▸ **PASSAGE SHOWN**
• • •

Their testimonies paint a picture of a city descending into hell: civilians shot in the streets, hunted by drones, and crushed under the wheels of military trucks. The fall of El Fasher, the last army stronghold in Darfur, is a devastating milestone in a two-and-a-half-year war that has created the world’s largest displacement crisis and pushed millions to the brink of famine.

In the nearby town of Tawila, one witness, too fearful to give his name, recounted to Reuters the moment his world collapsed. As his group tried to flee intense shelling, RSF trucks surrounded them. “They sprayed civilians with machine-gun fire and crushed them with their vehicles,” he said by phone. “Young people, elderly, children, they ran them over.”
Another survivor, Mubarak, who spoke to Reuters from the northern city of al-Dabba, described a systematic clearing of the city. “Fifty or sixty people in a single street… they kill them bang, bang, bang. Then they would go to the next street, and again bang, bang, bang. That’s the massacre I saw in front of me,” he said.

• • •

▸ **SUPPLIED DATA**
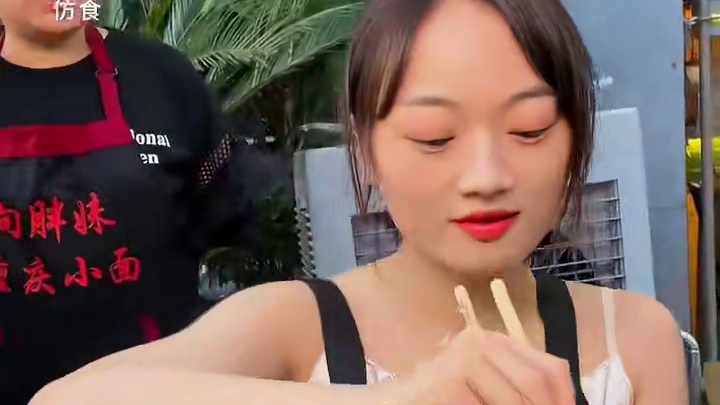 可爱妹妹上次1斤没吃饱，这次挑战2斤豌杂面，现场都是来看美女挑战的，确实很厉害！#妈呀太香了 #重庆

• • •

▸ **PROMPT**
Name every place mentioned in the passage on the fall of El Fasher.

▸ **COMPLETED EXERCISE**
El Fasher, Darfur, Tawila, al-Dabba